Fortunately I discovered the dastardly plot, and that morning I cut the
cord."
"That fellow Straus is a much more desperate character than he looks."
"Yes. But we'll just go back and you can tell him your opinion of him,"
he laughed.
We went together along to No. 11. The spy had already left, but
ascending the stairs was Vera, in a long travelling-coat, her maid
following with the wraps.
She had just arrived from London, and after she had greeted us in her
usual merry manner, told us that she was the bearer of very important
news--news of the activity of spies in another quarter.

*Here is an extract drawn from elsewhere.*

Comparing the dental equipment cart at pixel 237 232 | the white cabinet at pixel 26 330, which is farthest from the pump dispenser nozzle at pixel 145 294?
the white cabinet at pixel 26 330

We quickly told her how we had managed to outwit Straus, while I, on my
part, thanked her warmly for having made that startling discovery which
had, no doubt, saved me from falling a victim to that dastardly plot
formed by one of the most ingenious of the many unscrupulous spies of
the Kaiser.
CHAPTER VI
THE SECRET OF THE NEW ARMOUR-PLATES
"I wonder if that fellow is aware of his danger?" remarked Ray, speaking
to himself behind the paper he was reading before the fire in New Stone
Buildings, one afternoon not long after we had returned from Scotland.
"What fellow?" I inquired.
"Why Professor Emden," he replied. "It seems that in a lecture at the
London Institution last night, he announced that he had discovered a new
process for the hardening of steel, which gives it no less than eight
times the resisting power of the present English steel!"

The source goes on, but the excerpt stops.